U.S. District Court Judge Dana Christensen presided at the Tuesday ruling.

“Montana has no rational basis for forcing Menges to register as a sexual offender on the basis of a 1994 Idaho conviction for engaging in oral or anal sex with a 16-year old male when he was 18, but not forcing those to register as a sexual offender who were convicted in Idaho in 1994 at the age of 18 for engaging in vaginal sex with a 16-year old female,” the ruling said.

Christensen added in his ruling that while Montana’s sexual offender registration laws usually serve compelling government interests, this does not apply to Menges’ case.
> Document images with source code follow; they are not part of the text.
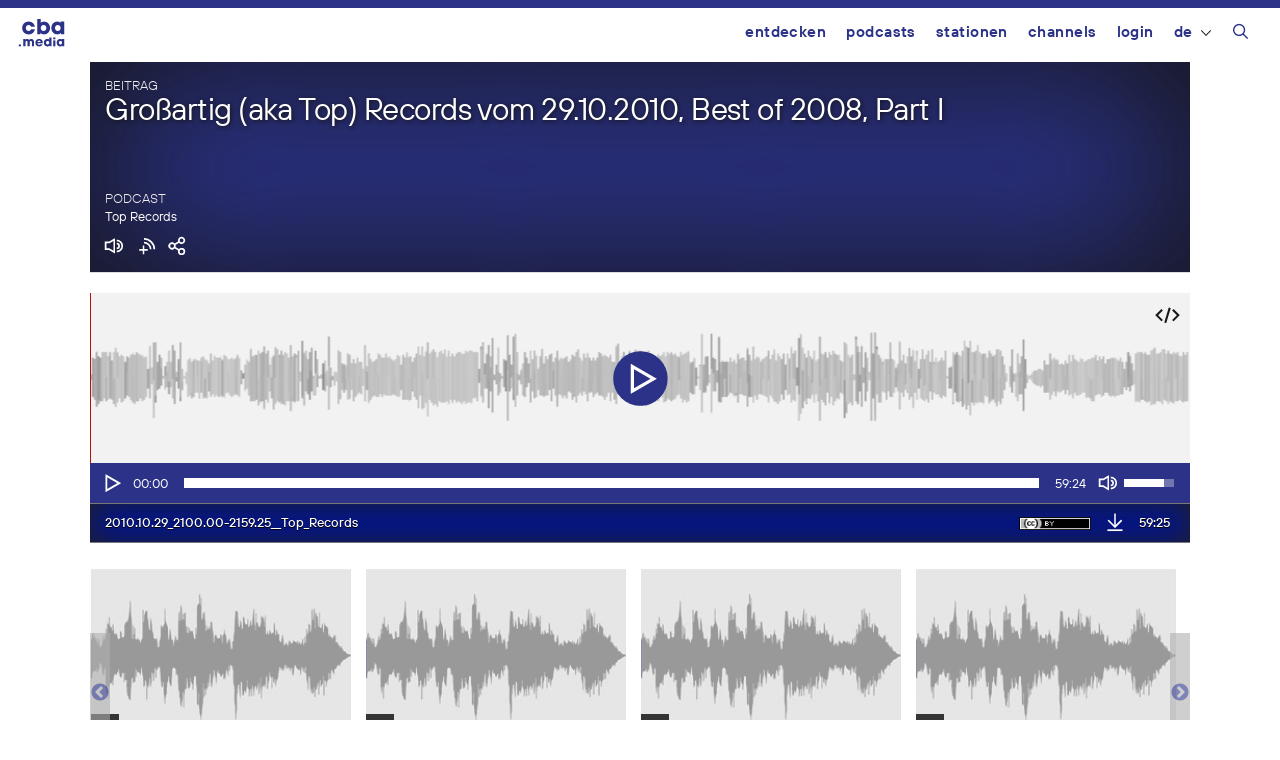

--- FILE ---
content_type: text/html; charset=UTF-8
request_url: https://cba.media/wp-admin/admin-ajax.php
body_size: 744
content:
{"post_id":41042,"post_permalink":"https:\/\/cba.media\/41042","series":{"ID":263056,"post_title":"Top Records","permalink":"https:\/\/cba.media\/podcast\/top-records"},"post_parent_title":"Gro\u00dfartig (aka Top) Records vom 29.10.2010, Best of 2008, Part I","post_parent_content":"Playlist:\r\n\r\n\tSigur R\u00f3s - Vid spilum endalaust\r\n\tThe Last Shadow Puppets - The Age of the Understatement\r\n\tClinic - Corpus Christi\r\n\tThe Wedding Present - Palisade\r\n\tPort O'Brian - Pigeonhold\r\n\tWolf Parade - California Dreamer\r\n\tTV on the Radio - TLZ\r\n\tDead Meadow - What needs must be\r\n\tBlack Mountain - Angels\r\n\tMGMT - Electric Feel\r\n\tEmpire of the Sun - Walking on a Dream\r\n\tThe Gutter Twins - Circle the Fringes\r\n\tEzra Furman - I wanna be a Sheep\r\n","attachment_url":"https:\/\/cba.media\/41042\/2010-10-29_2100-00-2159-25__top_records","attachment_link":"<a href=\"https:\/\/cba.media\/41042\/2010-10-29_2100-00-2159-25__top_records\" rel=\"modal:open\"><img class=\"ttb\" src=\"https:\/\/cba.media\/wp-content\/themes\/cba2020\/images\/download.svg\" alt=\"Datei ohne urheberrechtlich gesch\u00fctztes Material herunterladen\" title=\"Datei ohne urheberrechtlich gesch\u00fctztes Material herunterladen\" \/><\/a>","fileformat":["mp3"],"originators":"","markers":[],"license_image":"<a href=\"\/\/creativecommons.org\/licenses\/by\/3.0\/deed.de\" target=\"_blank\" onclick=\"javascript:window.open('\/\/creativecommons.org\/licenses\/by\/3.0\/deed.de', '_blank');\"><img src=\"https:\/\/cba.media\/wp-content\/themes\/cba2020\/images\/icon_cc_by.png\"  title=\"Namensnennung\" class=\"license-image ttb\" \/><\/a>","license":"by","version":"3.0","conditions":"Namensnennung","license_link":"https:\/\/creativecommons.org\/licenses\/by\/3.0\/deed.de"}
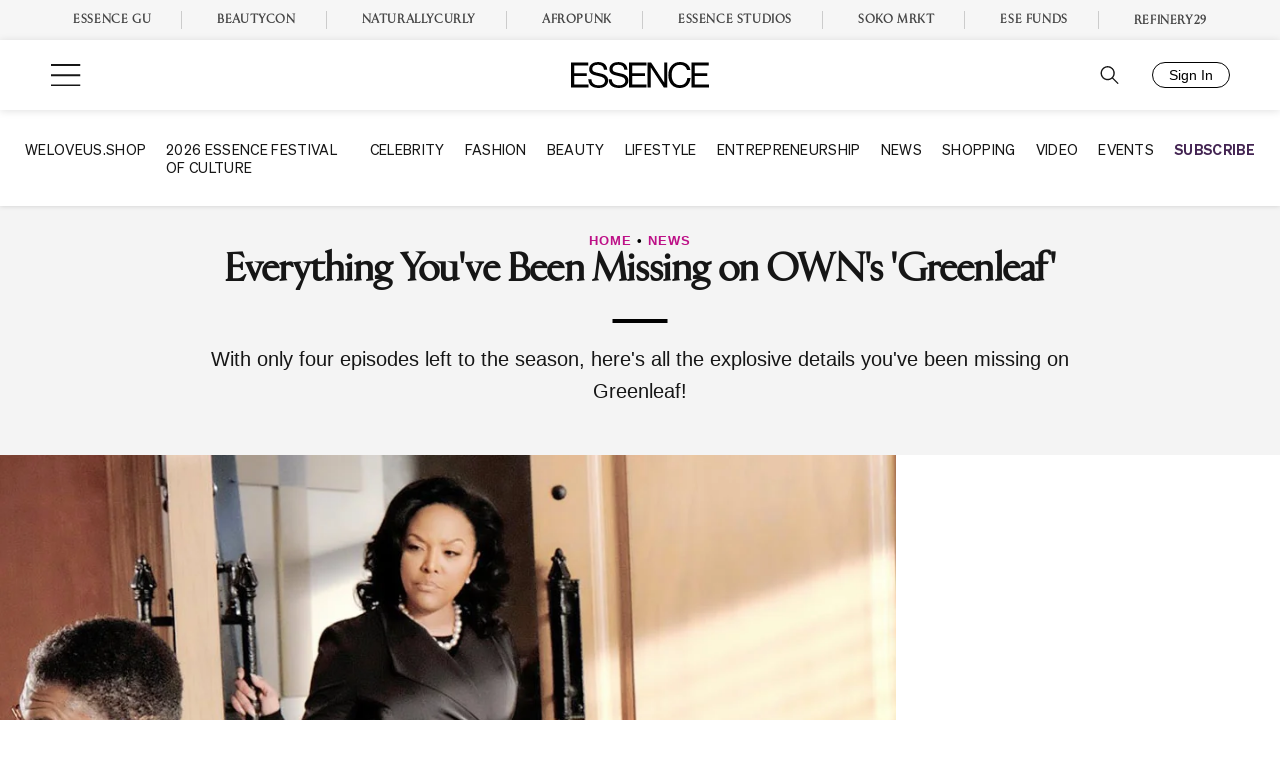

--- FILE ---
content_type: text/plain;charset=UTF-8
request_url: https://c.pub.network/v2/c
body_size: -261
content:
a8269a33-056d-4b4a-b1c6-058903dc94af

--- FILE ---
content_type: application/javascript
request_url: https://lal.p7cloud.net/silo54/?aspan=YXJjc3Bhbi11c2VyOmFyY3NwYW4tZHJvd3NzYXA&SECOND=0&MINUTE=41&HOUR=17&COOKIE=1&DAY=5&BROWSER=1&ENGAGEMENT=0&MUSIC_AND_AUDIO=1&TELEVISION=1&endpoints=Vdct7F7i/Auto
body_size: -12
content:
aspan.setScore([{"score": 0.7066376947325582, "cid": "Vdct7F7i", "model": "Auto"}]);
In December 2020, Menges filed a lawsuit against the Montana Attorney General’s Office over whether the requirement to register violated his constitutional rights. The following March, the Montana Attorney General’s Office opposed removing Menges from the state’s sex offender registry.

“This case involves the lingering effects of centuries of homophobic ‘sodomy’ prohibitions,” Matthew Strugar, an attorney representing Menges, wrote in the original complaint.

Montana formally repealed its sodomy law in 2013 after a Supreme Court ruling in 2003 said sodomy laws were unconstitutional. However, Montana still required people with sodomy convictions to register as sex offenders if they were convicted in a state that still required registration, according to the press release. Idaho, South Carolina and Mississippi still require sex offender registration for people convicted under their sodomy laws.

“It is unconscionable that in 2021, Montana would still put people convicted of having gay sex on the sex offender registry,” Strugar said. “This kind of overt, state-sanctioned homophobia would have been surprising 30 years ago. Today it is shocking. And it is unconstitutional.”